*Given text*
Post date: May 12, 2013 12:34:25 PM
Pope Francis proclaims the first Colombian saint and the second female saint forMexico, as well as some 800 Italians killed by Ottoman Turks in the 15th century when they refused to convert to Islam and says many Christians around the world are still being persecuted for their faith.
VATICAN (MAY 12, 2013) (CTV) - Pope Francis Sunday (May 12) proclaimed as saints some 800 Italians killed by Ottoman Turks in the 15th century when they refused to convert to Islam and said many Christians around the world were still being persecuted for their faith.
At his first canonisation ceremony since his election on March 13, Francis also proclaimed Colombia's first saint - a nun who died in 1949, and a Mexican nun who died in 1963.The canonisations were decided by Francis's predecessor, Benedict, in a decree signed on February 11, at the same meeting with cardinals where he announced his resignation.
The 800 Italians, known as Antonio Primaldo and his Companions, were killed in 1480 in the siege of Otranto, on the southeastern corner of the Italian peninsula on the Adriatic Sea by Ottoman Turks who sacked the city and killed its archbishop.
The citizens were ordered to surrender and convert to Islam. When they refused, the Ottoman commanding officer, Gedik Ahmed Pasha, ordered all the men 15 or older to be executed, most by beheading. They are known in Church history as the Otranto Martyrs. The Turks were expelled by forces of the Kingdom of Naples a year after the massacre.
"While we venerate the Otranto Martyrs, we ask God to sustain the many Christians who, today, in many parts of the world, right now, still suffer violence and to give them the courage to be faithful and to respond to evil with good," Francis said in his homily before more than 70,000 people in an overcast St. Peter's Square.
The pope did not mention any countries, but the Vatican has expressed deep concern recently about the fate of Christians in parts of the Middle East, including Coptic Christians who have been caught up in sectarian strife in Egypt.
The Vatican seemed at pains not to allow the canonisation of the Otranto Martyrs to be interpreted as anti-Islam saying the deaths of the 'Otranto Marytrs' must be understood in their historical context.
The Otranto Martyrs "must be placed with the historical context of the wars that determined relations between Europe and the Ottoman Empire for a long period of time" says a booklet handed out before the service.
Pope Emeritus Benedict, who is now living out his retirement secluded in a Vatican convent, made a speech in Regensburg, Germany which was perceived by some Muslims as equating their religion with violence.

*Study questions*
(A) According to the news report, who ordered the executions of the men of Otranto?
(B) List every year that the news report gives as a four-digit number.
(C) Echo the part of the news report that begins at the words "The citizens were" and stop after "after the massacre.".

*Data records*
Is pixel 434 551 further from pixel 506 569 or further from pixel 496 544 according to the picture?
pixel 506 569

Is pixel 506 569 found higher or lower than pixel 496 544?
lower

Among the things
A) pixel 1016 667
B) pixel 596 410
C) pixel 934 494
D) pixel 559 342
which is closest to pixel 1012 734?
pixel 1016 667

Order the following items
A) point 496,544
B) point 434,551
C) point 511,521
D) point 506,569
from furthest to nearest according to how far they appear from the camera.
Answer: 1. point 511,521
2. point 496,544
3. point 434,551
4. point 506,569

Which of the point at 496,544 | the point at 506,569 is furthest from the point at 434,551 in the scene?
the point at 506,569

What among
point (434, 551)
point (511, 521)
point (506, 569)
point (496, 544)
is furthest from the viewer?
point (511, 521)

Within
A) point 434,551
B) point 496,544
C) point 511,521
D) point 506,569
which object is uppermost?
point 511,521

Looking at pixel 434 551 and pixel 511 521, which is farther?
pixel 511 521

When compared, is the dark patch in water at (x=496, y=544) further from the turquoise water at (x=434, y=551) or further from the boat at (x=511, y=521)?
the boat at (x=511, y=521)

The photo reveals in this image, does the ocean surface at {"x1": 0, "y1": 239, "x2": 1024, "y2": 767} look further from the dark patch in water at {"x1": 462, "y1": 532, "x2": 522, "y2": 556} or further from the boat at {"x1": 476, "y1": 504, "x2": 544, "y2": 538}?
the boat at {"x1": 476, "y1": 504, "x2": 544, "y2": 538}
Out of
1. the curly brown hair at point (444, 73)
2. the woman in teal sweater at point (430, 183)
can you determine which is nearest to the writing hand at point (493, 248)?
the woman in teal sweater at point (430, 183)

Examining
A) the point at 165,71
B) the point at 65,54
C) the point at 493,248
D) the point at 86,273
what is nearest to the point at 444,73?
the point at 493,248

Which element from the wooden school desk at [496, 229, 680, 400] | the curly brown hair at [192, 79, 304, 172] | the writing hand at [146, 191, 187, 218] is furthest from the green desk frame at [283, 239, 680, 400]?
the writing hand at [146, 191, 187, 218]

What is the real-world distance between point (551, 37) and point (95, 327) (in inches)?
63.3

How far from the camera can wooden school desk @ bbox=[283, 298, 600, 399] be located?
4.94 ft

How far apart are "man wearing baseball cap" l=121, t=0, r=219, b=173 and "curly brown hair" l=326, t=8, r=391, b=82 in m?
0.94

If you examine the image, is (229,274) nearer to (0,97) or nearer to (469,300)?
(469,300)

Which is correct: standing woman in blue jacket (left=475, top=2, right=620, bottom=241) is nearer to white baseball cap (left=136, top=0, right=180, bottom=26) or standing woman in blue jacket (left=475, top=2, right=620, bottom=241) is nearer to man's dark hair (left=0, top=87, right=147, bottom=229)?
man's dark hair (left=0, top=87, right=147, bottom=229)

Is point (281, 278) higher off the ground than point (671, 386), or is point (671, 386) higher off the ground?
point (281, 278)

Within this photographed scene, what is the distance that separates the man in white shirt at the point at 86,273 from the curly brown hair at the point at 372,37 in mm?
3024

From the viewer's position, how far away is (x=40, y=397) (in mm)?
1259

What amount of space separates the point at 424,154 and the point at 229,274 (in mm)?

*Written responses*
(A) Gedik Ahmed Pasha, the Ottoman commanding officer.

(B) 2013, 1949, 1963, 1480

(C)
The citizens were ordered to surrender and convert to Islam. When they refused, the Ottoman commanding officer, Gedik Ahmed Pasha, ordered all the men 15 or older to be executed, most by beheading. They are known in Church history as the Otranto Martyrs. The Turks were expelled by forces of the Kingdom of Naples a year after the massacre.